Pero lo encontraría. Siempre aparece alguien. Siempre hay alguien para dispensar muerte: al contado, como él mismo, o a plazos, como Otto. A la mierda Otto.
Sepp gruñó una maldición mientras buscaba la llave del portal de su casa.
—¿Ya hemos llegado? —preguntó Karina con cierto alivio.
Él echó mano al bolsillo, sacó un billete y se lo entregó.
—Sí. Aquí es. ¿Quieres subir?
Ella guardó el dinero en su bolso.
—A eso hemos venido, ¿no? —respondió con su mejor gesto.
Sepp le acarició las dos mejillas a la vez.
—Ya te he pagado. Si quieres puedes irte. Jamás me he acostado con una mujer que no quisiera acostarse conmigo.
Ella lo miró fijamente y dudó unos instantes.
—Vamos.

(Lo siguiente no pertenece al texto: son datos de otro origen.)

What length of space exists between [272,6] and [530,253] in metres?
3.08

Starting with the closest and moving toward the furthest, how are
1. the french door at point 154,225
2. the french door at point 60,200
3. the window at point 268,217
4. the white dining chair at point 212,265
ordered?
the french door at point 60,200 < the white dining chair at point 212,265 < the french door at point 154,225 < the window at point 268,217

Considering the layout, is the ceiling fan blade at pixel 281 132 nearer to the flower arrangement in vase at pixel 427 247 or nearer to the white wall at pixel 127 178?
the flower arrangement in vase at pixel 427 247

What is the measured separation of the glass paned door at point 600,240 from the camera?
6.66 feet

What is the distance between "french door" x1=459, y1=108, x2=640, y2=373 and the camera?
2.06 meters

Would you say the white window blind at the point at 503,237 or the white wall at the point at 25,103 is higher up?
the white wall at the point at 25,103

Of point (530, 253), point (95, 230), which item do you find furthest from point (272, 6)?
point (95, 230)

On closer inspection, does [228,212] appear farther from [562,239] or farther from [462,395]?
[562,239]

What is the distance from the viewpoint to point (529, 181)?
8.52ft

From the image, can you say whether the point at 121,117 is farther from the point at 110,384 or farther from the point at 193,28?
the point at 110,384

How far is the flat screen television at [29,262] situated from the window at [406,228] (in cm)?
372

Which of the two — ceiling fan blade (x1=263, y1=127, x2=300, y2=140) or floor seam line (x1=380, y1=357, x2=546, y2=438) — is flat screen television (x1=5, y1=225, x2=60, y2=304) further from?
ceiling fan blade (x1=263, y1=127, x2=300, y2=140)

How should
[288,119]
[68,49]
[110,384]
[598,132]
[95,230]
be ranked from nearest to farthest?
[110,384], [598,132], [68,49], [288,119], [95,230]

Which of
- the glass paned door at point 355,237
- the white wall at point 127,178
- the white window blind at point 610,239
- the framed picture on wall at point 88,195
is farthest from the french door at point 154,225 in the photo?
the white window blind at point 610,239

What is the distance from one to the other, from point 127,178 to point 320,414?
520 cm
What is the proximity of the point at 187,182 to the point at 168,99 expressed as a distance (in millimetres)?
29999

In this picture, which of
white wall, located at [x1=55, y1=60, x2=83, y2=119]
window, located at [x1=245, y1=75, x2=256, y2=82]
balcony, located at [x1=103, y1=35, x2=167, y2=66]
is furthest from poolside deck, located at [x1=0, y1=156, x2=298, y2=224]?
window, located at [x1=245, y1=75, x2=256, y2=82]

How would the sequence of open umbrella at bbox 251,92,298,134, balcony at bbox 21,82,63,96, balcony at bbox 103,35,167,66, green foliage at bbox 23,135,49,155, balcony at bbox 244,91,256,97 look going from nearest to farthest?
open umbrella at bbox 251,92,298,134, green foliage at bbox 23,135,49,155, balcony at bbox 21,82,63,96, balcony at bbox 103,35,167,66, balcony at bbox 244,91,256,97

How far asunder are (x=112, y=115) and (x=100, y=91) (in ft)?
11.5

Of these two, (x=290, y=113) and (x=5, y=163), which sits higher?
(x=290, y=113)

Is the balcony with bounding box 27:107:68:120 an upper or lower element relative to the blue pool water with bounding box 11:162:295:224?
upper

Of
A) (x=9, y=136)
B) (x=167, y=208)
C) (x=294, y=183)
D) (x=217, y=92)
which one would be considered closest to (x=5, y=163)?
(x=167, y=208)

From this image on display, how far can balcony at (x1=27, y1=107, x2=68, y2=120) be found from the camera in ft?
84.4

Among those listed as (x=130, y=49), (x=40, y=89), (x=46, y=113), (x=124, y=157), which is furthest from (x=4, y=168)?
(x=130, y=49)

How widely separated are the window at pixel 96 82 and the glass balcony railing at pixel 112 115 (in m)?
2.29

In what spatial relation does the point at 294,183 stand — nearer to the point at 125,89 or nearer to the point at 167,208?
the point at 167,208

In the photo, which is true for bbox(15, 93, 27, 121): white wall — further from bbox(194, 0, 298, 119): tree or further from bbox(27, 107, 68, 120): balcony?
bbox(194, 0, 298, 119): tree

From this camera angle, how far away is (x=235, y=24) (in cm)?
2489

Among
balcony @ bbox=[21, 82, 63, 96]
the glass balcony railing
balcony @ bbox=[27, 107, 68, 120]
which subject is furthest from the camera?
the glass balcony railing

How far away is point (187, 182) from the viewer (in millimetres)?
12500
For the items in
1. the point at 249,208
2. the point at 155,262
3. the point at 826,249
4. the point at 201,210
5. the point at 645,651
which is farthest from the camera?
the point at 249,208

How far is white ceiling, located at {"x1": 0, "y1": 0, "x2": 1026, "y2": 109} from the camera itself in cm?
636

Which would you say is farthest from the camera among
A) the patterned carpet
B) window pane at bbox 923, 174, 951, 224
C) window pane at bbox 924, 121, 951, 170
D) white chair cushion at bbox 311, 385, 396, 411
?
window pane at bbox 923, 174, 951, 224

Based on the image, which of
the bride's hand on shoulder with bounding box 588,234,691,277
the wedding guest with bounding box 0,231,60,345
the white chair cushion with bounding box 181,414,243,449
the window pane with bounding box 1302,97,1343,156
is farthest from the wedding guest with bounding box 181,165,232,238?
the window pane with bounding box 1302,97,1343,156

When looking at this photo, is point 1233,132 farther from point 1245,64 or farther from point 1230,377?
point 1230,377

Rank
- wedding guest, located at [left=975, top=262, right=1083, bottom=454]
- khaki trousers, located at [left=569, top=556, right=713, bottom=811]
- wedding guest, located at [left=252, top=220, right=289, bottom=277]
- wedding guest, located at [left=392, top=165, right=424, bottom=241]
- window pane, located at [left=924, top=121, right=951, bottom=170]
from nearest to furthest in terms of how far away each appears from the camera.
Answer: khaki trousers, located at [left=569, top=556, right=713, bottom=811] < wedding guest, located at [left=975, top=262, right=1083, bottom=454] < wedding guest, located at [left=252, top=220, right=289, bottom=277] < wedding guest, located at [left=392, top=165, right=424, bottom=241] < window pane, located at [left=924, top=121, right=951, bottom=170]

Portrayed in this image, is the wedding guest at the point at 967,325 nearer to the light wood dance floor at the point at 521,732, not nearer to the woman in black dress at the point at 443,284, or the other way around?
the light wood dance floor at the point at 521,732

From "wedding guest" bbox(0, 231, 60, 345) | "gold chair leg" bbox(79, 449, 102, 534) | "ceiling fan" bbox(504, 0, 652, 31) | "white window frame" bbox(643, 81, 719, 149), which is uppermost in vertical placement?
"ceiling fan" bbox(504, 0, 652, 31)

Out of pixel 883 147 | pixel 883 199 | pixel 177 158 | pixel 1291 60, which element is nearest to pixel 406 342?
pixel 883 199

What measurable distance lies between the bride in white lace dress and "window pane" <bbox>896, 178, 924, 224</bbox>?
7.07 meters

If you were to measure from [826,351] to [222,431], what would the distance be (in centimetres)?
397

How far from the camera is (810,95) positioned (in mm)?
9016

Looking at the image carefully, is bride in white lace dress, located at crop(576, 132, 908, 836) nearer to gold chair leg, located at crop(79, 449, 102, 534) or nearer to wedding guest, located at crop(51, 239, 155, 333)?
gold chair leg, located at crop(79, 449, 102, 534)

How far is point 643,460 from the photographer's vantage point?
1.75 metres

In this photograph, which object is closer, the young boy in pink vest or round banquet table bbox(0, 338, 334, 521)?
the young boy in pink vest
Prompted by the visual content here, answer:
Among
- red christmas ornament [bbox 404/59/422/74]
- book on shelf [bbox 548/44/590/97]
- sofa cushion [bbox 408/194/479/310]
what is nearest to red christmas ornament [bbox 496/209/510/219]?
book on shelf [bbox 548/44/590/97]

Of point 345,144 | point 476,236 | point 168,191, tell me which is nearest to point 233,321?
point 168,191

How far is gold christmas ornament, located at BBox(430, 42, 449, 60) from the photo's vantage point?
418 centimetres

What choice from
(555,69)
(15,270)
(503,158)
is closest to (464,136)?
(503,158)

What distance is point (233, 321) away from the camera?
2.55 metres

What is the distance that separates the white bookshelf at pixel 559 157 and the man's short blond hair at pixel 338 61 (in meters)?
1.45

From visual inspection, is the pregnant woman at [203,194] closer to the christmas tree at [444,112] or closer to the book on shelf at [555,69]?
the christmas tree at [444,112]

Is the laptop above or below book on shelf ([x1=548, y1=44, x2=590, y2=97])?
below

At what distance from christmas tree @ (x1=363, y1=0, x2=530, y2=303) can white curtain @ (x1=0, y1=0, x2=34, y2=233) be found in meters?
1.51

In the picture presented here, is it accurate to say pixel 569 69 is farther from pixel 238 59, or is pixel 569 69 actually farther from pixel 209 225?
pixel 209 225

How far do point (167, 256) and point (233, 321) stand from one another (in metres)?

Abre la puerta —decidió al final.
Sepp la besó en la boca con la misma pasión furiosa con que no pudo besar a su novia el día que regresó a casa. Hacía dos años que no contestaba a ninguna de sus cartas. Tuberculosis, le dijeron. Aquello también ayudó a la morfina.
Rendición incondicional. Y a cada cual, su Versalles.